Yomeddine, le combat des lépreux d’Égypte contre l’indifférence

Photo du film Yomeddine © DR

Le cinéaste égyptien Abu Bakr Shawky questionne l'injuste marginalisation des lépreux de son pays dans Yomeddine, un road-movie tragicomique nourri d'histoires vraies, qui conte l'odyssée d'un malade sur les traces de son passé. Le film concourt pour la Caméra d’Or.

La bactérie a figé sur son visage et sur son corps des stigmates que la société égyptienne préfère cacher. Enfant, Beshay (Rady Gamal) a été déposé par son père dans une communauté de lépreux vivant à la marge, avec la promesse d'un retour prochain parmi les siens. Mais les années ont passé et, à la mort de son épouse, cet homme illettré, guéri de la maladie, a décidé de retrouver sa famille. Avec l'espoir de comprendre pourquoi, comme tant d'autres malades de la lèpre, il a été abandonné.

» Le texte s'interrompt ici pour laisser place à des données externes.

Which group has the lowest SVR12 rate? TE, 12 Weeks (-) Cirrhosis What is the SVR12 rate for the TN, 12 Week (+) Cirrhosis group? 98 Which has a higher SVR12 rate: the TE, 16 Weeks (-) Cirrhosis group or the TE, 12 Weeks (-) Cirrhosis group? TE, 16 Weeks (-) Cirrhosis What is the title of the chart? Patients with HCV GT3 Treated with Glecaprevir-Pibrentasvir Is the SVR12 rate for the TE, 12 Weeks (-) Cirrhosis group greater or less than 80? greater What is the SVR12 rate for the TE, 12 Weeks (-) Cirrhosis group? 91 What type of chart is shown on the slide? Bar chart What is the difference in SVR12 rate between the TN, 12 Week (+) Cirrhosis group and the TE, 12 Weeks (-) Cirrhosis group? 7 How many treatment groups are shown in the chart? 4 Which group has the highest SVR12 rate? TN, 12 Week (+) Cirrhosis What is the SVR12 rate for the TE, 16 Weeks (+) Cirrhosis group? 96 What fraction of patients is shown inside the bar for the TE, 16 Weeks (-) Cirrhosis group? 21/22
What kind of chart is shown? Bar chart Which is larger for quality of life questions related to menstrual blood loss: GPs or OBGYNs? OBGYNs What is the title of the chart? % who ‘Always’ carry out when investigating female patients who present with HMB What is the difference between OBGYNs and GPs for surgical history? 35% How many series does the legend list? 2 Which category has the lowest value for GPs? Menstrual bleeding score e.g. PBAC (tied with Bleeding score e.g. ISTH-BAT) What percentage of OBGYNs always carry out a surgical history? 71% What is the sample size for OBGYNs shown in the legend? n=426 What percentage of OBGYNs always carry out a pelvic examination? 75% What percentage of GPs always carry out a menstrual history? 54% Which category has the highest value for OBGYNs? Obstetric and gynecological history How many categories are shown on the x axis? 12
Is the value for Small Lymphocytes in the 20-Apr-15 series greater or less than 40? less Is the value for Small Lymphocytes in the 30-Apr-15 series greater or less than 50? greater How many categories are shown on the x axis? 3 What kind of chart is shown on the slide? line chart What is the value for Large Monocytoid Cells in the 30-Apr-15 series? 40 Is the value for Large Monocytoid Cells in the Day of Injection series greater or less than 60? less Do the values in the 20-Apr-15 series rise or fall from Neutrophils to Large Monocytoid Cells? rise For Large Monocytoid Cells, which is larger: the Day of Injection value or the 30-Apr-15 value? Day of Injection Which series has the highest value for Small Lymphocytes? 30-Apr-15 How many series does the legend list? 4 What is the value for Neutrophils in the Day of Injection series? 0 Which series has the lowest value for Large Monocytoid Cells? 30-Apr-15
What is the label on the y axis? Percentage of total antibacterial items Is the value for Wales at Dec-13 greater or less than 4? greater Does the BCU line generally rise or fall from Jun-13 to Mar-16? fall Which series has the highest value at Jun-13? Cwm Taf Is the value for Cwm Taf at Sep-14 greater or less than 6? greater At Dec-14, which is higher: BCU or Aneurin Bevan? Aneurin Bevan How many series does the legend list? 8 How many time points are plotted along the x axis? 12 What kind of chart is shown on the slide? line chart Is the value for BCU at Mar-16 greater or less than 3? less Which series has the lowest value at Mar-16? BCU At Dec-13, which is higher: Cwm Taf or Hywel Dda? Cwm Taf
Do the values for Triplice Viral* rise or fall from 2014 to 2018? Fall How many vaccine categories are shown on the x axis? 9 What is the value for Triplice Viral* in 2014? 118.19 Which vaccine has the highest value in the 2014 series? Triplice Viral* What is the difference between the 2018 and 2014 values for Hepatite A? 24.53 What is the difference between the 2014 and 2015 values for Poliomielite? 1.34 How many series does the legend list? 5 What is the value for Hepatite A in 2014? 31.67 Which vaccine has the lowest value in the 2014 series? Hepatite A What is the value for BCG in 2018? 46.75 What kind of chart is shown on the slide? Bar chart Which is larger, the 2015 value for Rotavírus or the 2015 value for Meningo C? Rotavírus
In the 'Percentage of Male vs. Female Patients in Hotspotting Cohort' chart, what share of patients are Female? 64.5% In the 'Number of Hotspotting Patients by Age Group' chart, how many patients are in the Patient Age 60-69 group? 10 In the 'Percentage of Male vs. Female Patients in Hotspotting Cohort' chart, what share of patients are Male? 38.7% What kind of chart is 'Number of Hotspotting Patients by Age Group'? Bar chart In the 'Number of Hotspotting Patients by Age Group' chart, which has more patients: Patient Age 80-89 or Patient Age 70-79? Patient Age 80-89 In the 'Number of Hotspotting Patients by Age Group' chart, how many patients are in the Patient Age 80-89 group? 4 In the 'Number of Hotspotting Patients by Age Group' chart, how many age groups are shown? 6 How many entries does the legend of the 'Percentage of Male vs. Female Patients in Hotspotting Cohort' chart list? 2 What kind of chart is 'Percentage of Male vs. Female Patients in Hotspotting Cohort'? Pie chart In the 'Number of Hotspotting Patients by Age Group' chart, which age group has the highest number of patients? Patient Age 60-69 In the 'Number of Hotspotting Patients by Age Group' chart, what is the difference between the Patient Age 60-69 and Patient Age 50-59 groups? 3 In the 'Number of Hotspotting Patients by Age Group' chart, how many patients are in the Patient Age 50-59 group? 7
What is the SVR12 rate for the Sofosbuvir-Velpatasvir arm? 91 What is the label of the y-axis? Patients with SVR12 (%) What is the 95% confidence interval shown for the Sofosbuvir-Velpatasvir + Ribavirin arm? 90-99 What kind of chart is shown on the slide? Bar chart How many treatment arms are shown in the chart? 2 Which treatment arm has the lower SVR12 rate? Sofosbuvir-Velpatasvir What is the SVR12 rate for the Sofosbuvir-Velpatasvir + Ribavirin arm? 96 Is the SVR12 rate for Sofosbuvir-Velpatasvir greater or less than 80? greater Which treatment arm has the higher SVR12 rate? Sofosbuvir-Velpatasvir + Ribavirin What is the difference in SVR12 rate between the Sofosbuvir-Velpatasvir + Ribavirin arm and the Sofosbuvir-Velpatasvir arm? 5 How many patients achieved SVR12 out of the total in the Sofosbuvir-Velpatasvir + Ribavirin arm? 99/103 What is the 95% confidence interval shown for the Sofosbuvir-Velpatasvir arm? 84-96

Dans son périple initiatique à dos d'âne vers Qena, ville du sud de l’Égypte où il est né, il est épaulé par le jeune Obama (Ahmed Abdelhafiz), un orphelin originaire de la Nubie qu'il a enrôlé comme apprenti. Le duo découvre sur sa route l'âpreté d'un monde dont il a jusqu'alors été tenu à l'écart.

Passé par le documentaire et les clips publicitaires, Abu Bakr Shawky s'empare pour son premier long métrage d'un des tabous de la société égyptienne. Tourné entre Le Caire et la frontière soudanaise, sur les terres reculées qui longent le Nil, Yomeddine appuie son authenticité sur un canevas de portraits réalisés par le cinéaste dans la léproserie d'Abu Zaabal pour son premier film : The Colony, un court-métrage documentaire achevé en 2008.

Au cours de ses échanges avec les habitants, Abu Bakr Shawky est saisi par l'humilité et l'humour dont font preuve ces « exclus » ayant, pour la plupart, le point commun d'avoir été délaissés par leurs proches. Le réalisateur décide d'entremêler leurs récits pour bâtir le scénario d'une fiction. « Je me suis rendu compte que la lèpre constituait davantage un problème social que médical », souligne Abu Bakr Shawky, qui a confié les rôles-titres de son film à deux acteurs amateurs.

Pour préparer ce feel good movie, le réalisateur a bouclé un voyage chahuté de deux semaines à travers l’Égypte, imitant ainsi le périple de son duo de personnages en quête d'humanité.